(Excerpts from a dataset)
##########
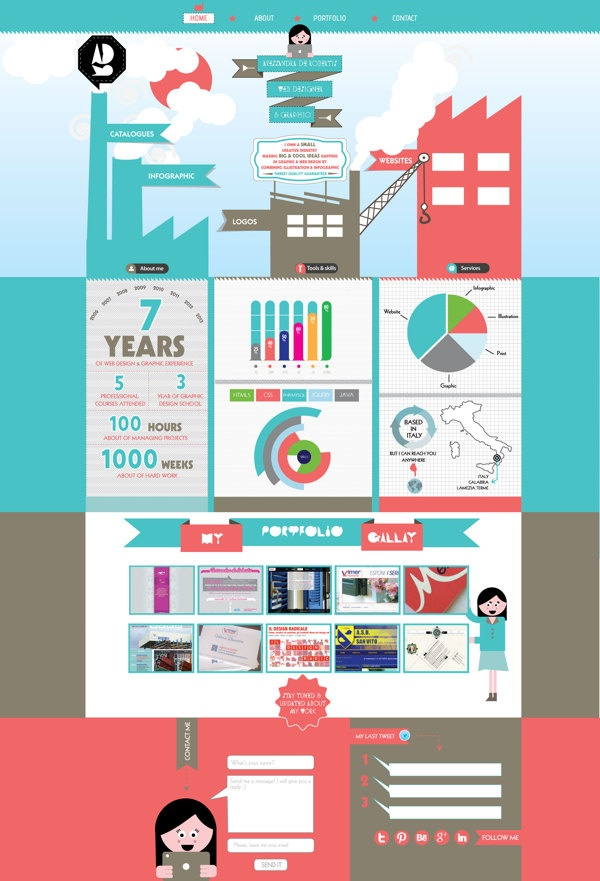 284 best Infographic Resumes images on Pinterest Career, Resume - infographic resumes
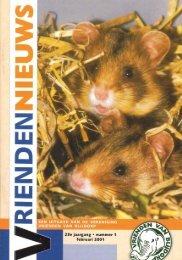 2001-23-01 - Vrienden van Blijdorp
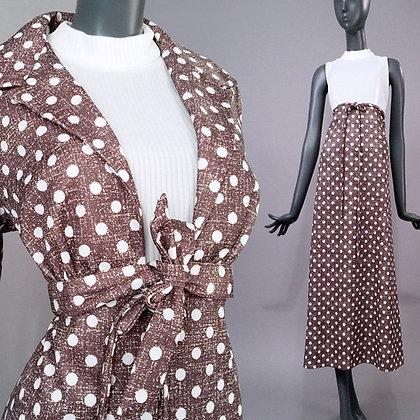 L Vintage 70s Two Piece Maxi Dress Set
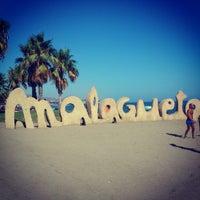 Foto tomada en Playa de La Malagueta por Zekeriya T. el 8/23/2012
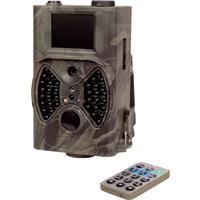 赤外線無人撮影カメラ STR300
##########
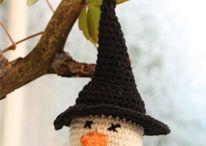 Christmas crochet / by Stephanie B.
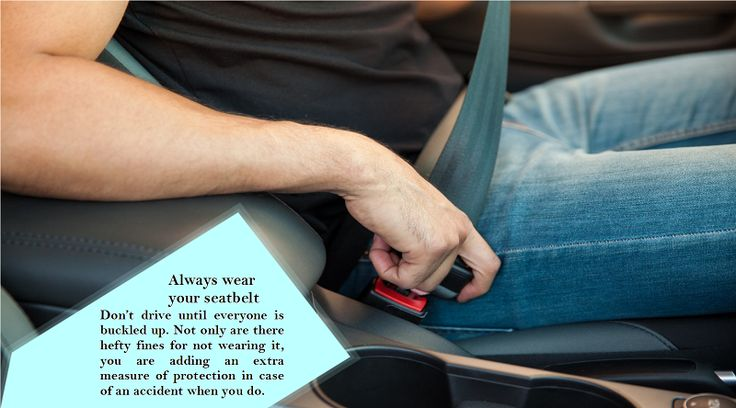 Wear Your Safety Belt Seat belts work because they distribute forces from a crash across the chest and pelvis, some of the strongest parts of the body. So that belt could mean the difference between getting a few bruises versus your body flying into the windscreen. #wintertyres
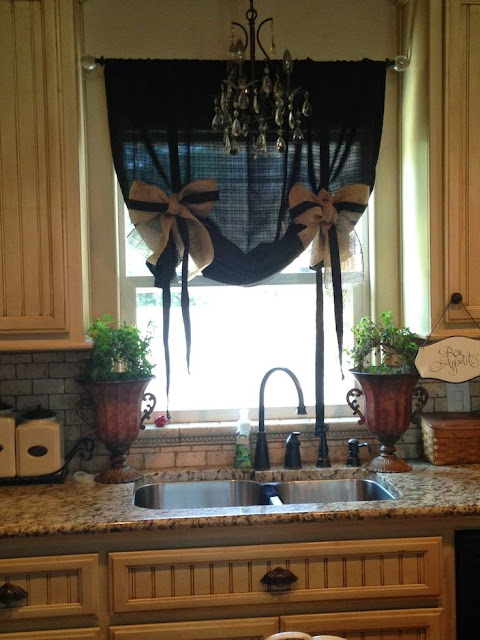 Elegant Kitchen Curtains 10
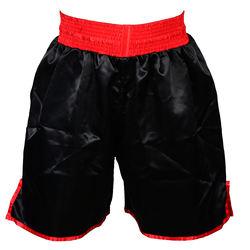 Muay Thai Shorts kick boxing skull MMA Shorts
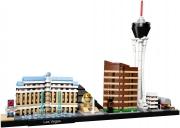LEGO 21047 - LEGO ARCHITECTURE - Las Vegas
##########
What the exercise asks:
Nothing except the lines from the one containing "Elegant Kitchen Curtains 10" through the one containing "LEGO 21047 - LEGO ARCHITECTURE - Las Vegas" should appear in the answer, exactly as above and without pictures.

Exercise answer:
 Elegant Kitchen Curtains 10
 Muay Thai Shorts kick boxing skull MMA Shorts
LEGO 21047 - LEGO ARCHITECTURE - Las Vegas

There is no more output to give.